Arrange each of the rows below as a string in a JSON list, one string per line, omitting blank lines and covering every row. Leave the pictures out of the answer.

(AVAILABLE DATA Opens)

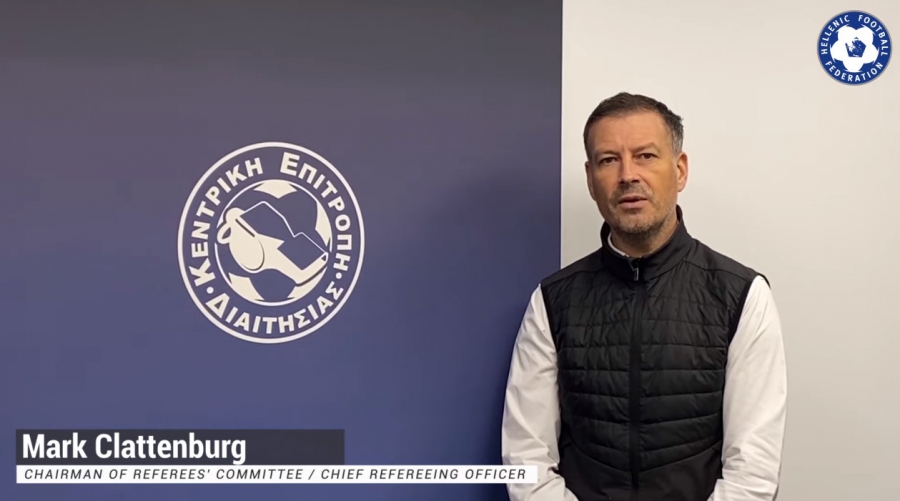 Κλάτενμπεργκ: «Οι κάμερες σώματος στους διαιτητές μπορούν να αποτρέψουν επιθέσεις και εκφοβισμούς»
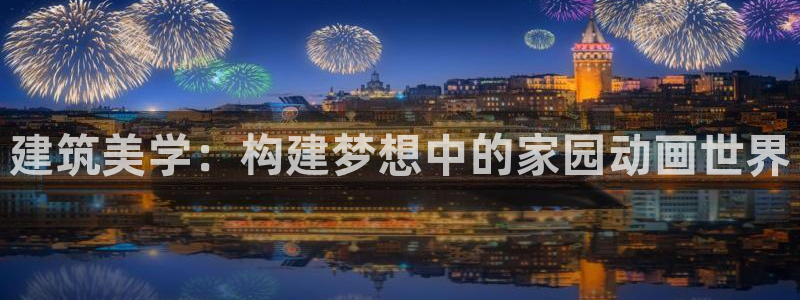 富联娱乐招商主管招聘：建筑美学：构建梦想中的家园动画世界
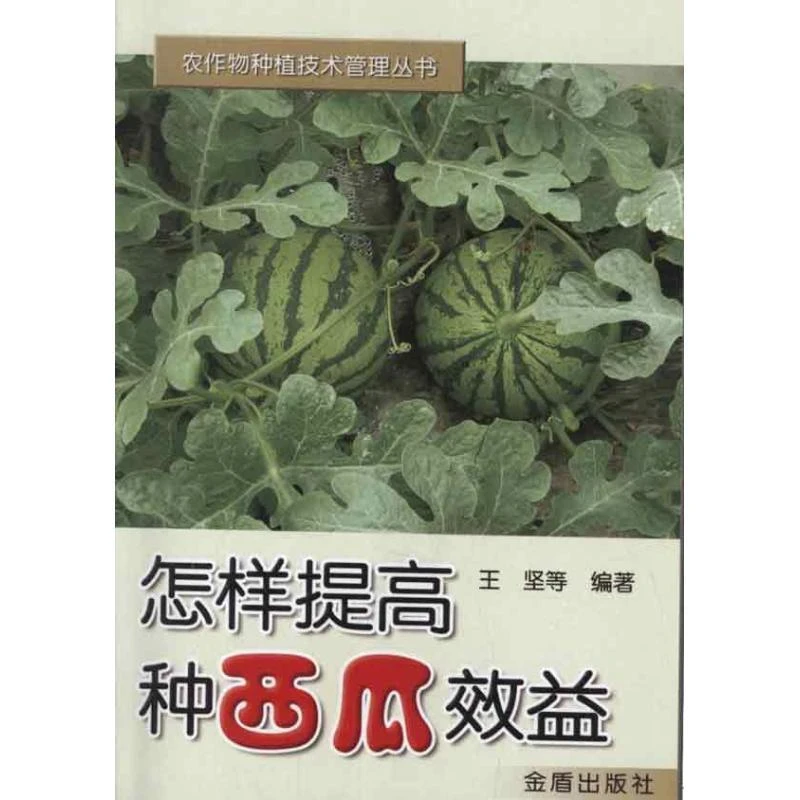怎样提高种西瓜效益王坚金盾出版社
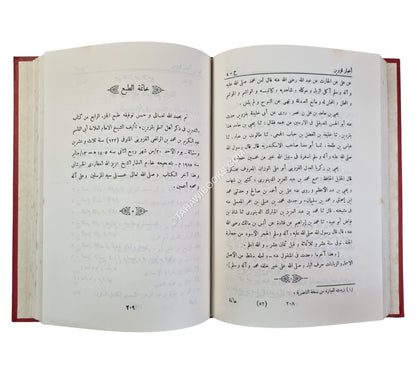 التدوين في أخبار قزوين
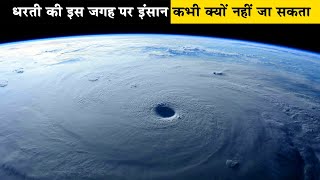 धरती की इस जगह पर जाना इंसान के बस में नहींTop 10 Deepest Places on EarthDeepest Part of the Ocean [upl. by Stockwell]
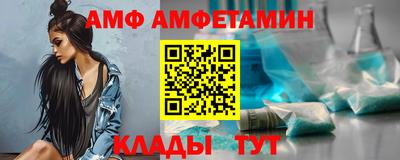 мдма Балаково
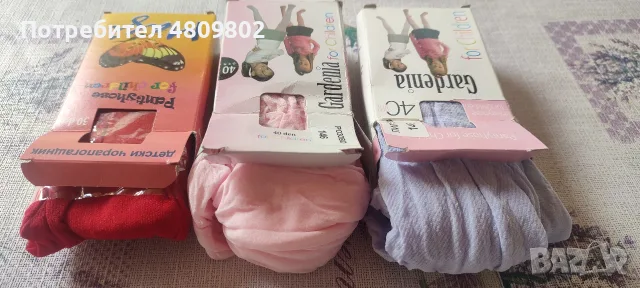 Детски цветни чорапогащници тънки
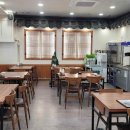 역전국밥 이미지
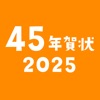 45年賀状2025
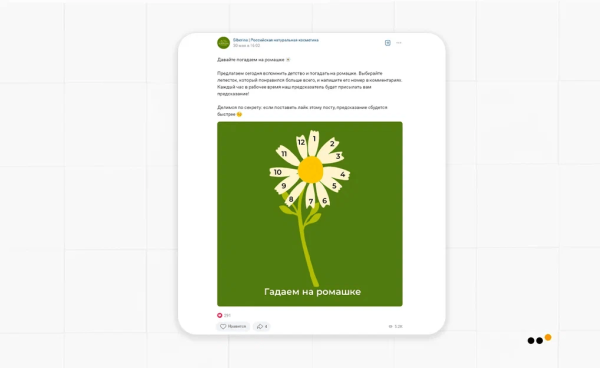 
                    Как бренду натуральной косметики сделать 3818 продаж, привлекая аудиторию из ВКонтакте на Ozon            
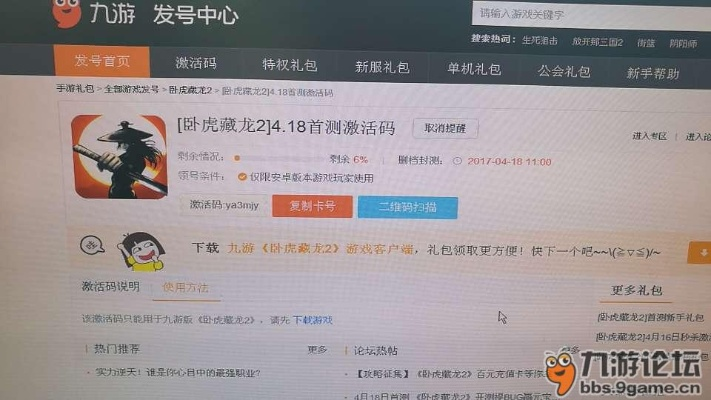 淘手游吧或新易代激活码,权威方法推进_FHD_v8.356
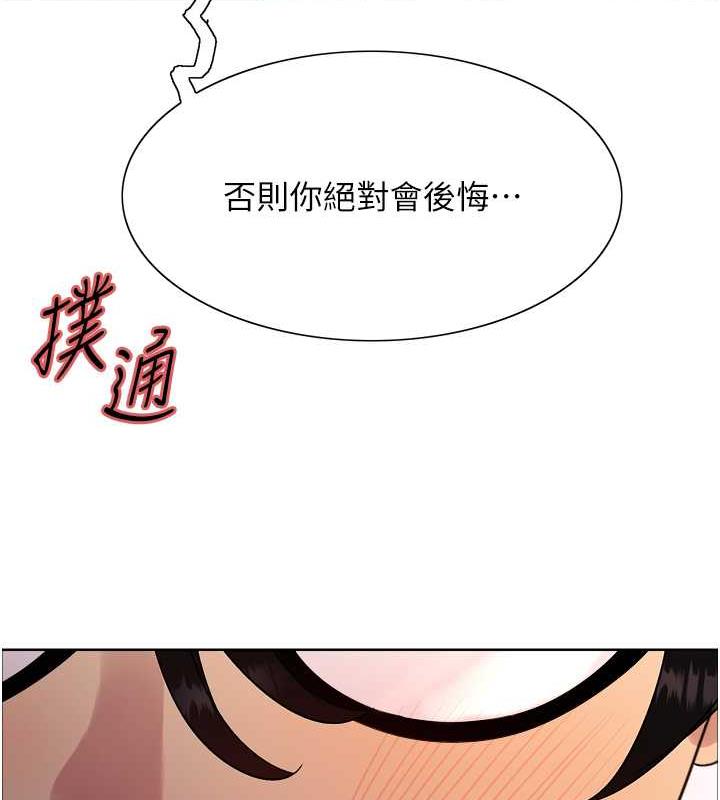 第2季 第33話-一步步落入陷阱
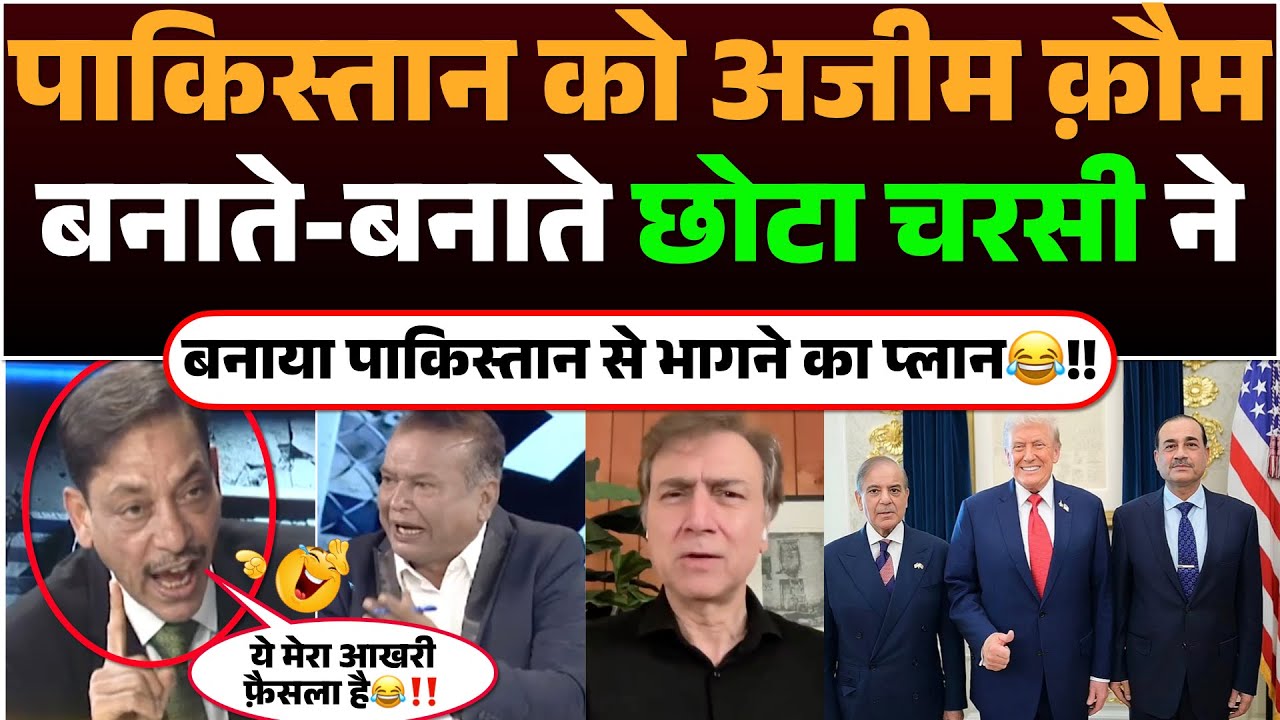 Pakistan ko Ajim Kaum Banate-Banate Chota Charsi ne Banaya Pakistan se Bhagane ka Plan😂!!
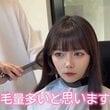 「毛量が多い…？」ストレートロングの女性が「ウェーブ巻き」で大胆イメチェン！「とても可愛い」と絶賛の声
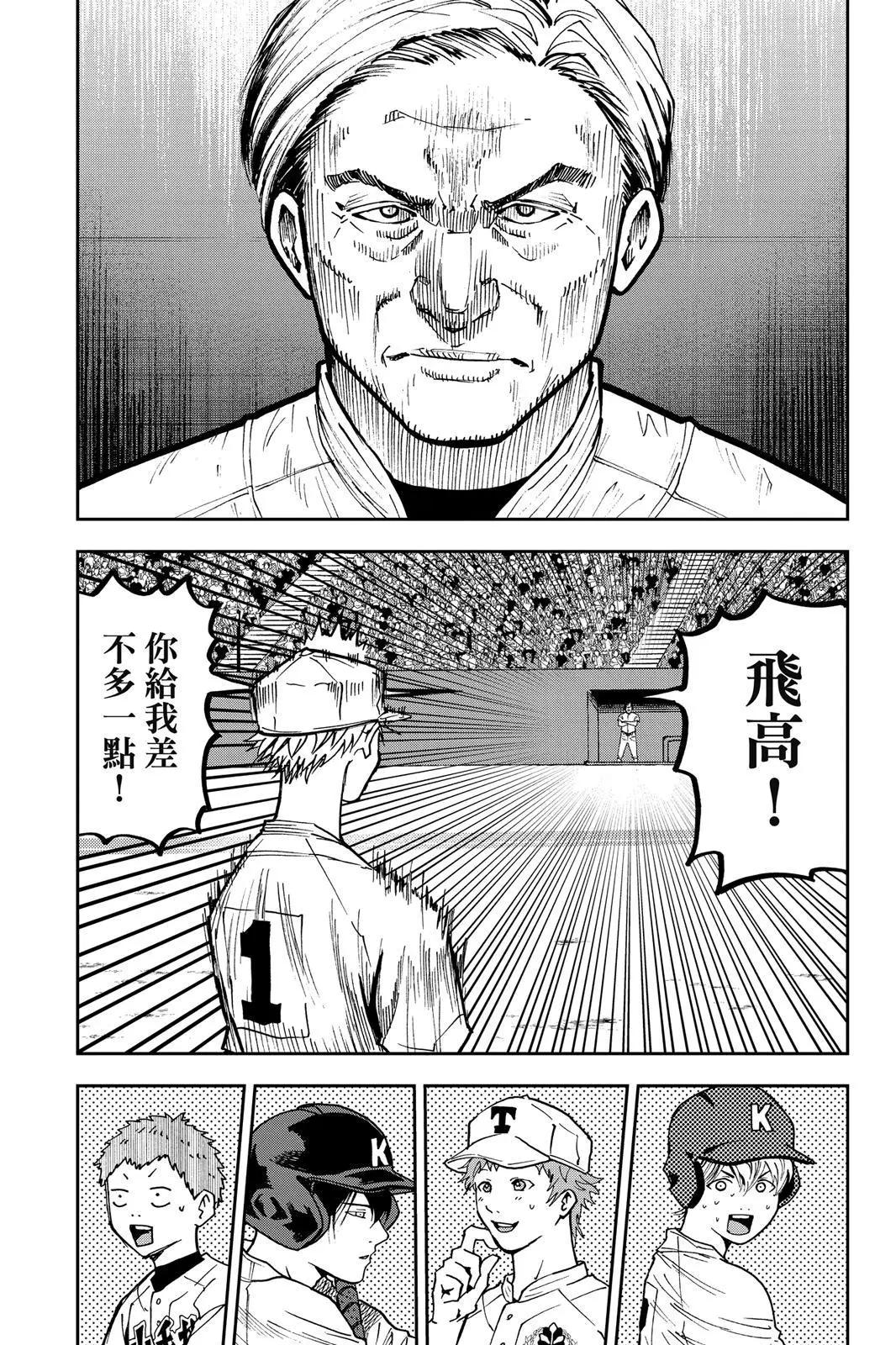 第 122 页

(AVAILABLE DATA Closes)

- RESULT OF THIS TASK
[
  " Κλάτενμπεργκ: «Οι κάμερες σώματος στους διαιτητές μπορούν να αποτρέψουν επιθέσεις και εκφοβισμούς»",
  " 富联娱乐招商主管招聘：建筑美学：构建梦想中的家园动画世界",
  "怎样提高种西瓜效益王坚金盾出版社",
  " التدوين في أخبار قزوين",
  " धरती की इस जगह पर जाना इंसान के बस में नहींTop 10 Deepest Places on EarthDeepest Part of the Ocean [upl. by Stockwell]",
  " мдма Балаково",
  " Детски цветни чорапогащници тънки",
  " 역전국밥 이미지",
  " 45年賀状2025",
  "                    Как бренду натуральной косметики сделать 3818 продаж, привлекая аудиторию из ВКонтакте на Ozon            ",
  " 淘手游吧或新易代激活码,权威方法推进_FHD_v8.356",
  " 第2季 第33話-一步步落入陷阱",
  " Pakistan ko Ajim Kaum Banate-Banate Chota Charsi ne Banaya Pakistan se Bhagane ka Plan😂!!",
  " 「毛量が多い…？」ストレートロングの女性が「ウェーブ巻き」で大胆イメチェン！「とても可愛い」と絶賛の声",
  " 第 122 页"
]